RSPB Plea to Stop Energy Park
By Anne Lewis-Schneider
The battle to save the breeding grounds for the black-tailed godwits has just stepped up another notch. In the latest move to stop the development of the £450 million energy marine park by Able UK, the Royal Society for the Protection of Birds (RSPB) has appealed to Robert Goodwill, the Transport Minister, to halt the application and turn down permission for the building of the energy park in the Humber Estuary which is the only known mud-flat breeding territory for this endangered bird in the UK.
Government asked for clarification on the ecological implications in August, but did say that they were inclined towards approving the plans. Prime Minister David Cameron went on record saying that the marine energy park would be an important investment in Britainís energy from renewable and sustainable resources, as Britain needs to meet the EU low carbon emissions quota and is already falling behind in projected figures.
There was at first grave concern that alternative plans to establish a new feeding ground for the birds across the river in Cherry Cobb Sands would not be feasible. Natural England has since reviewed their statement lowering the risk to the birds. There have been plans made to incorporate a series of sluiced lagoons but this has not been previously tested and so cannot be said to work effectively. The birds come annually to Britainís Humber Estuary to breed and setting up a new breeding ground for the birds would take years before it would be established. The RSBP are concerned that the attempt to replicate the current breeding ground would be unsuccessful.

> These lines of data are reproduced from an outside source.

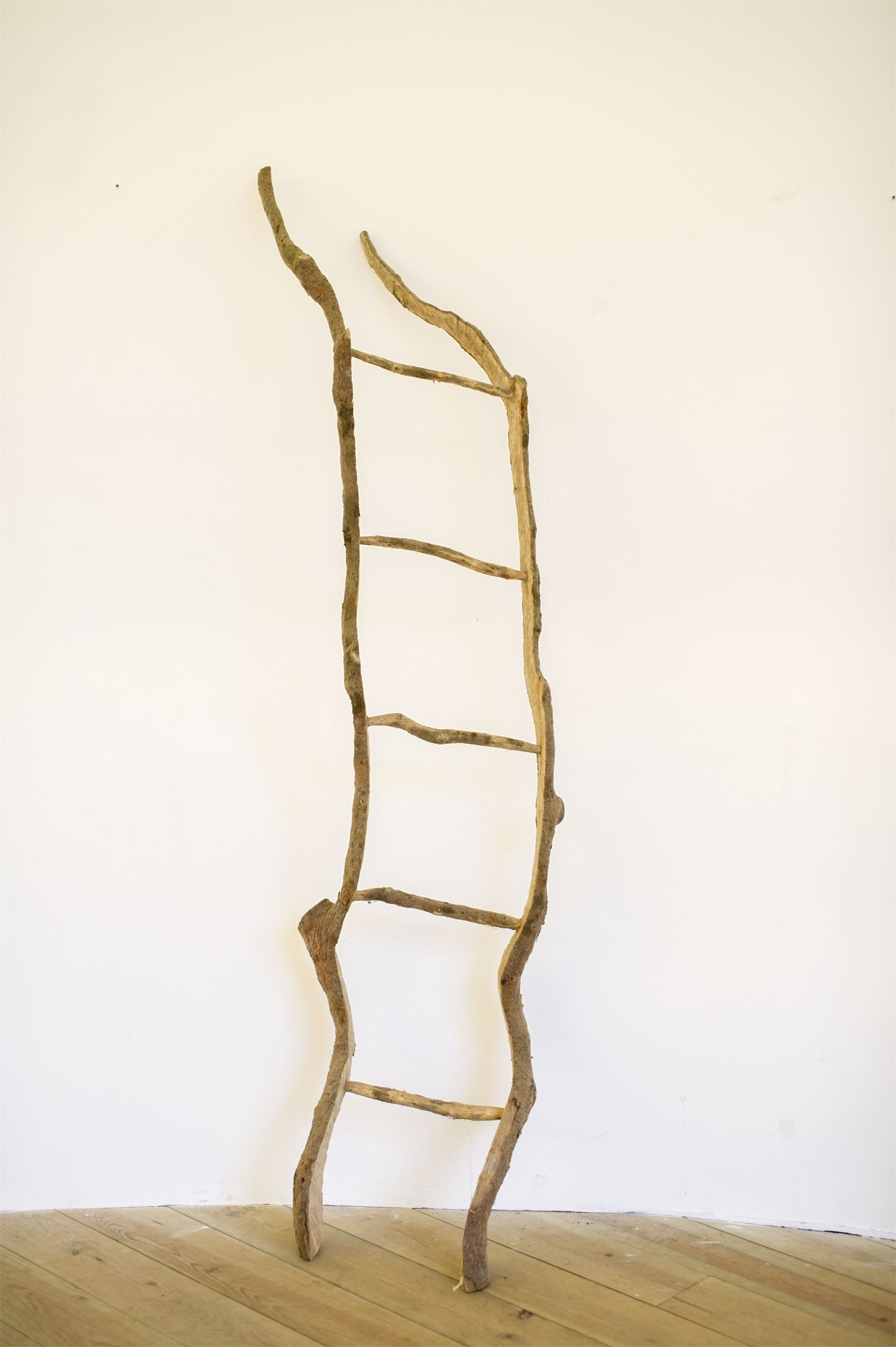 Série Escadas para o Céu, original Nature Wood Sculpture by Paulo Neves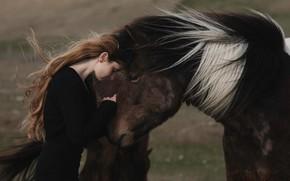 Картинка девушка, лошадь, Alessandra Barilla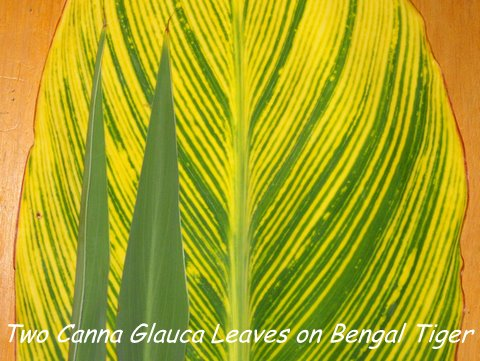 Picture comparison of Glauca leaves on Bengal Tiger canna Leaf
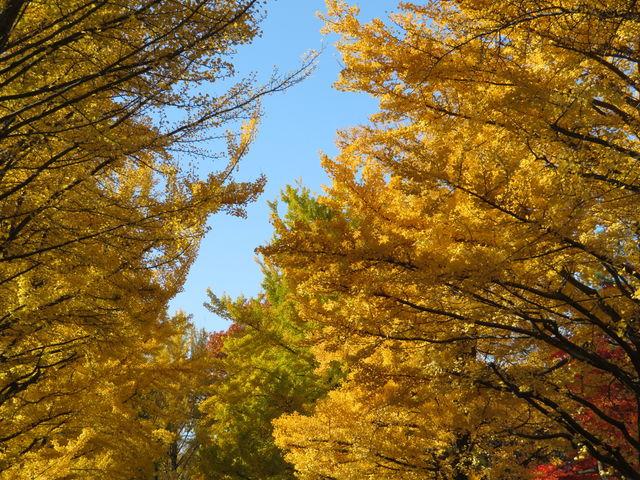 黄色が濃いです_北大イチョウ並木
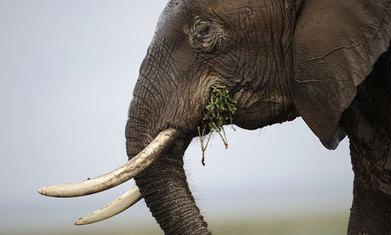 Cites: bid to curb sale of ivory and rhino horn voted down | Wildlife Trafficking: Who Does it? Allows it? | Scoop.it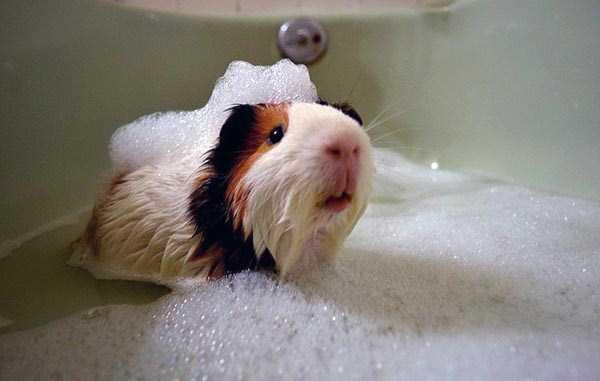animals-taking-bath (21)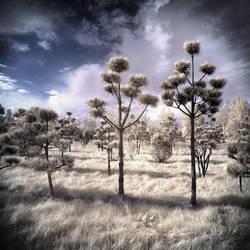 Pushel Trees by MichiLauke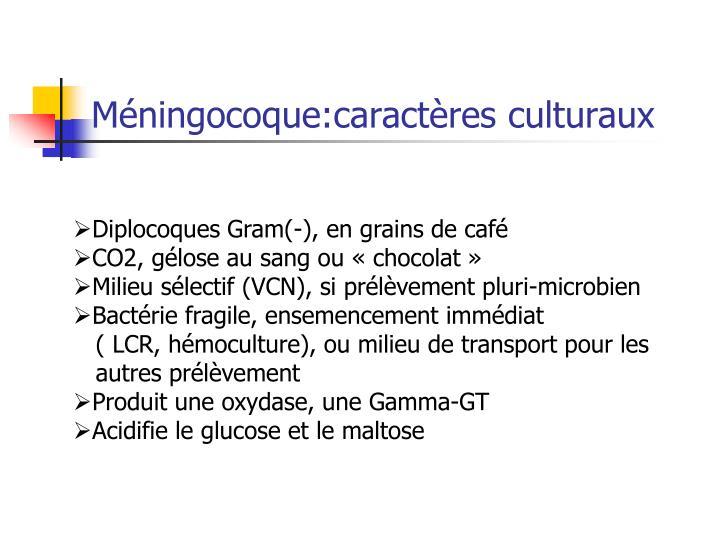 Méningocoque:caractères culturaux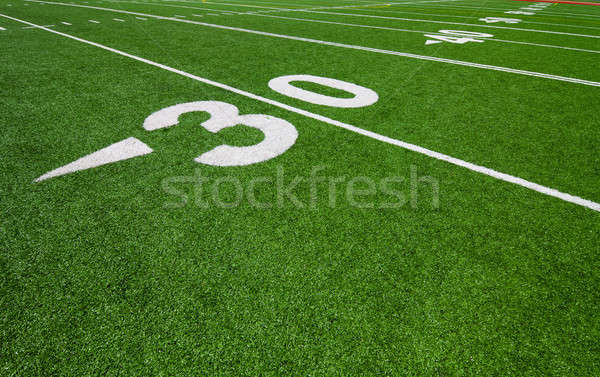 thirty yard line - football  Stock photo © aetb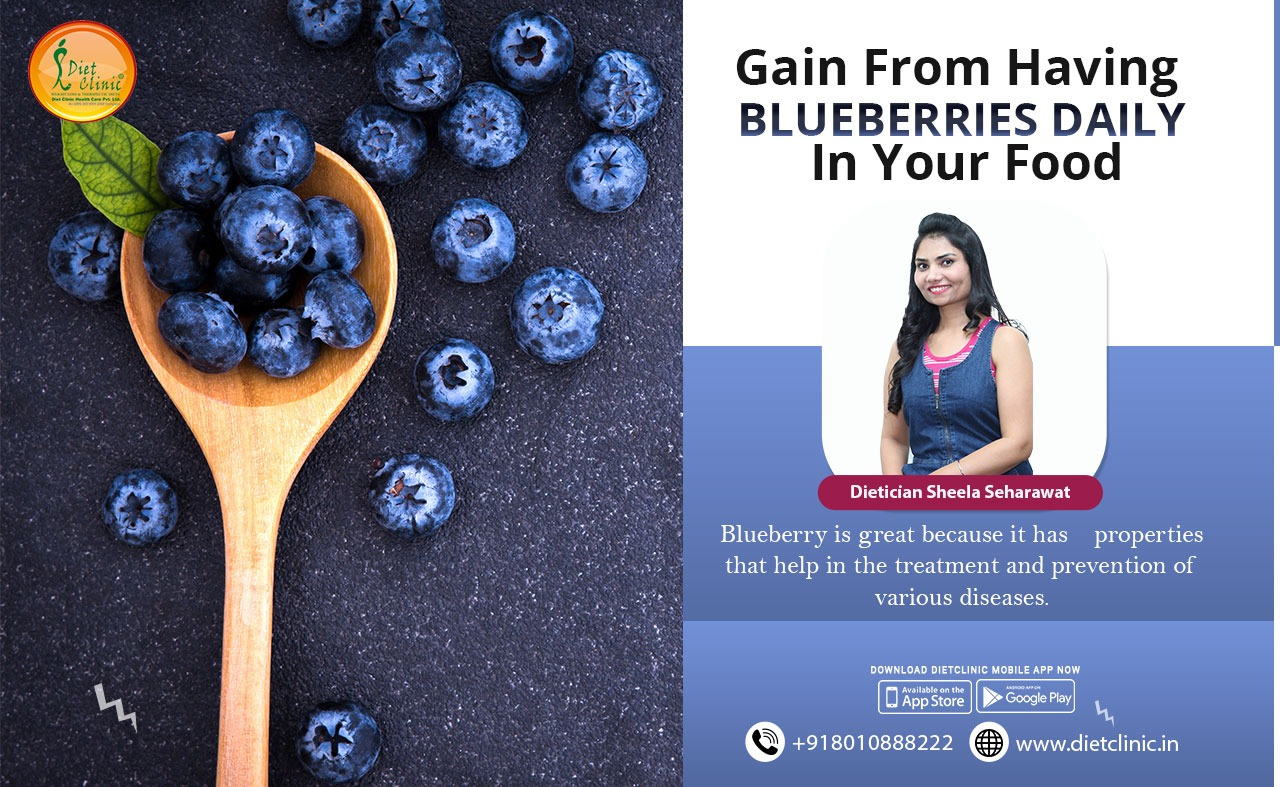 Gain from having blueberries daily in your food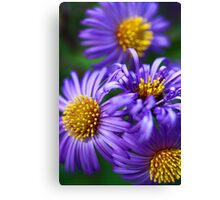 Wild & Beautiful Fall Aster Canvas Print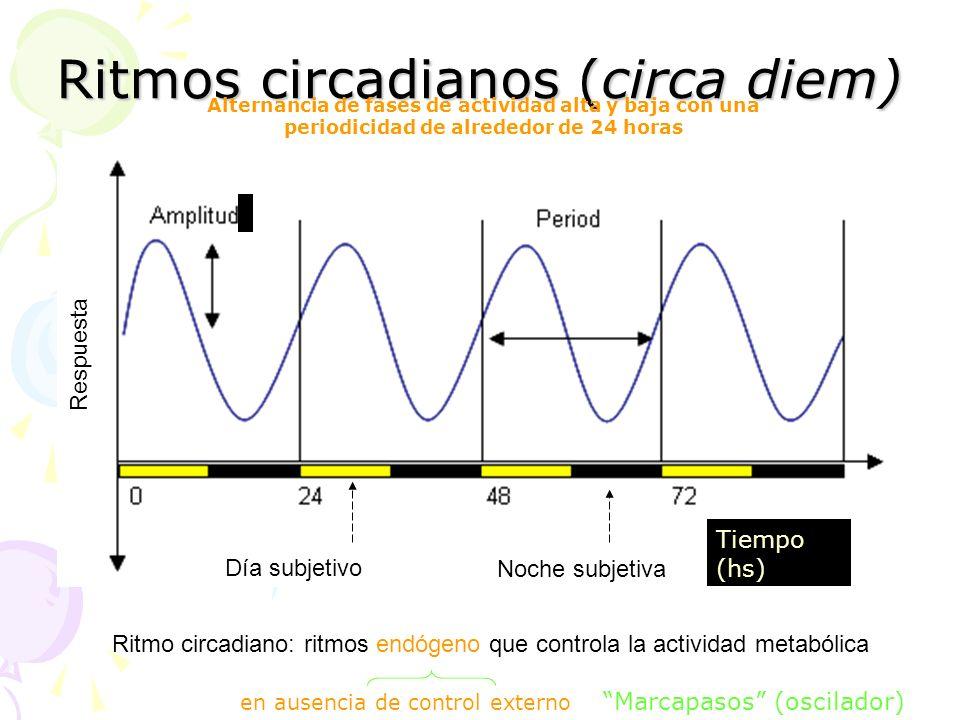 Ritmos circadianos (circa diem) L. circa = cerca; dies = díaL. circa = cerca; dies = día Ritmo circadiano: ritmos endógeno que controla la actividad m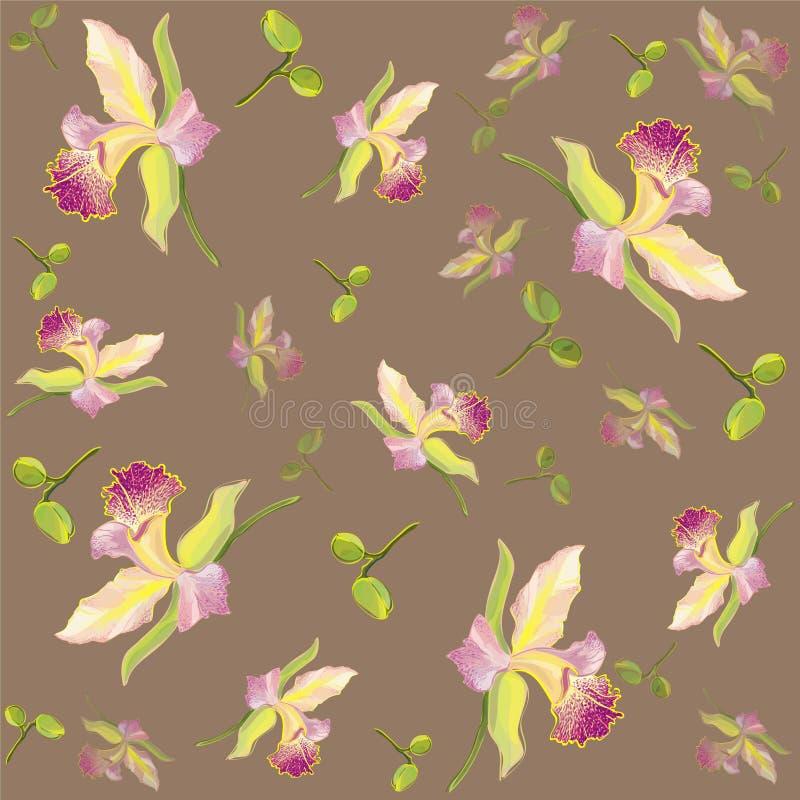 通配背景美丽的浆果构成dogrose时兴的花现代装饰品玫瑰无缝的纺织品的墙纸 皇族释放例证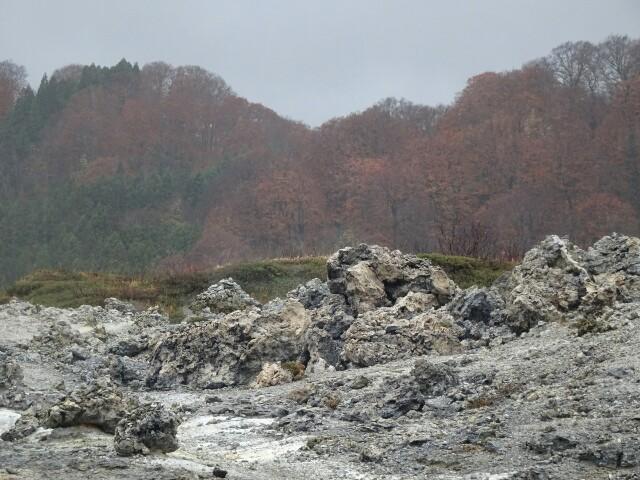 f:id:kiha-gojusan-hyakusan:20181110024645j:image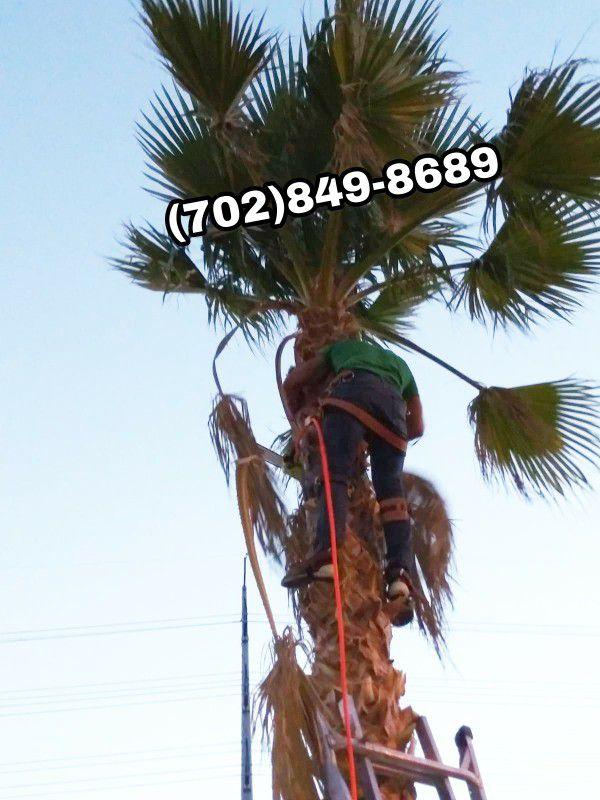 tree palm trees home garden in las vegas nv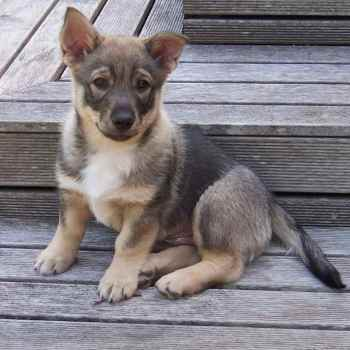 Corgi German Shepherd Mix Puppies For Sale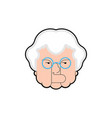 good grandmother face cheerful grandma head vector image vector image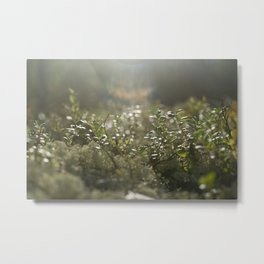 Sunlit Forest Carpet Metal Print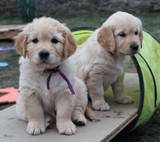Mousse chiot Golden Retriever 6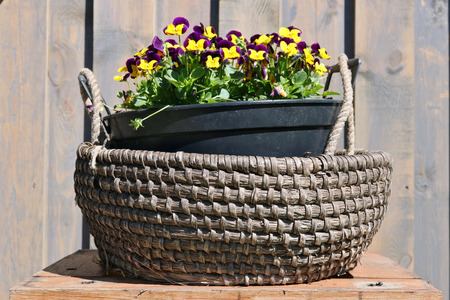 On a wooden table near the village house there is a basket with blossoming Pansies. Spring sunny day outdoor shot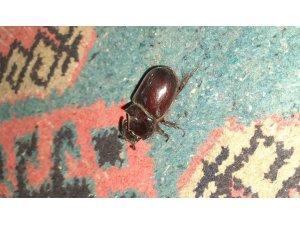 Adıyaman'da gergedan böceği görüldü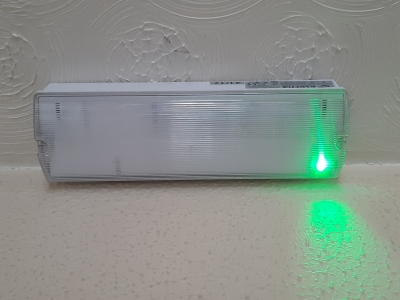 Emergency-Light-Green-LED.jpg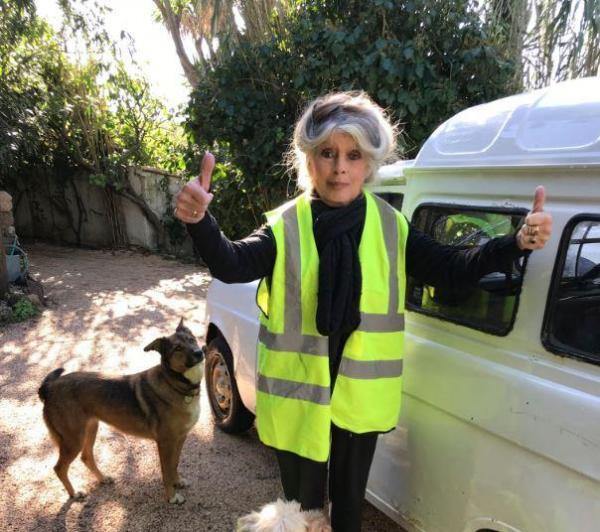 Brigitte Bardot soutient les gilets jaunes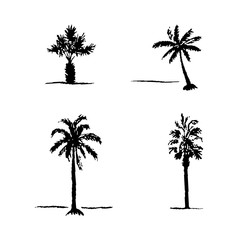Set of hand drawn sketch palm trees. Vector palm trees
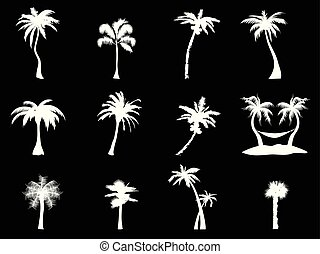 white palm tree icon on black background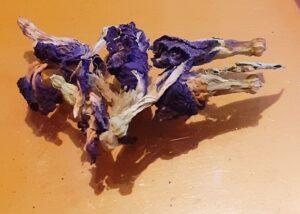 butterfly pea flower fiori blu pisello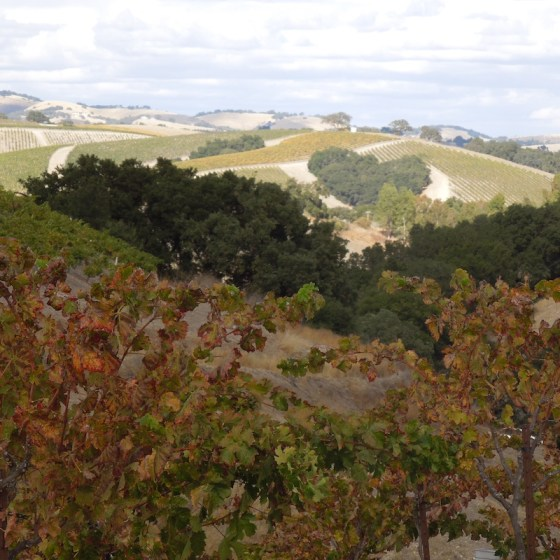 Foreground are the vines of Rotta Vineyard on October 22, 2012.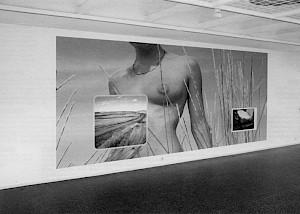 Installation d'Erik Steinbrecher dans l'exposition  / Photo: D.R. — © Centre culturel suisse. Paris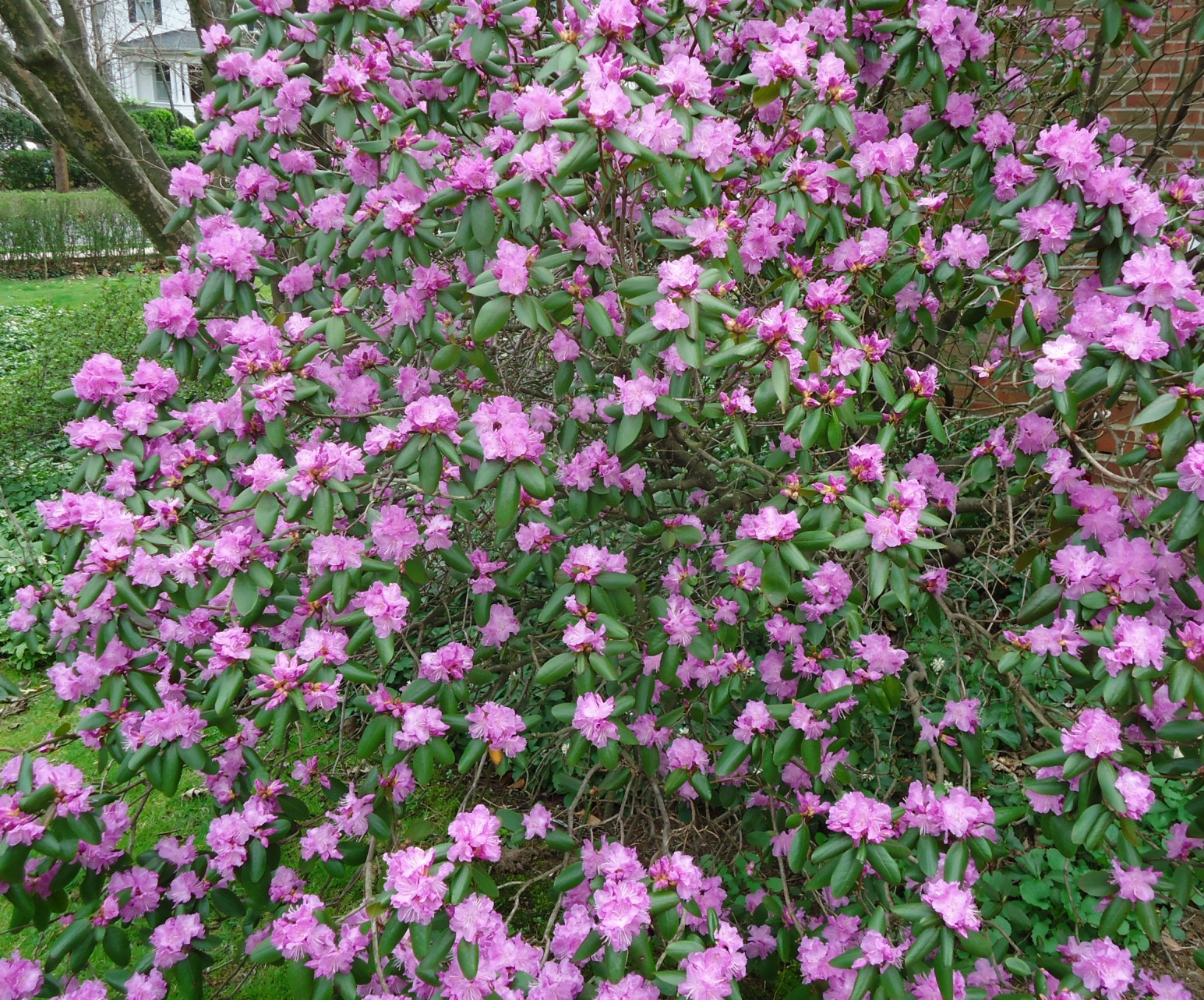 File Bush with purple flowers Summit NJ Wikimedia mons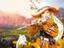 Black Desert Console — Поддержка Xbox Series X/S и PlayStation 5 будет в день их релиза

Tim Melling of RSPB has said that the marine park will turn the most ecologically sensitive area of the Humber Estuary into a concrete jungle, displacing the black-tailed godwits from their migratory feeding and breeding ground. The area is a unique habitat that has been listed as an area of special protection at a European level and is important for its habitats and needs to be conserved untouched. There can be no guarantees that the bird would adapt to the shallower mud flats in East Yorkshire and there is a fear that the birds will die as no habitat has been established for them. The RSPB has said that it will take its fight to preserve this habitat all the way to Europe if forced to do so.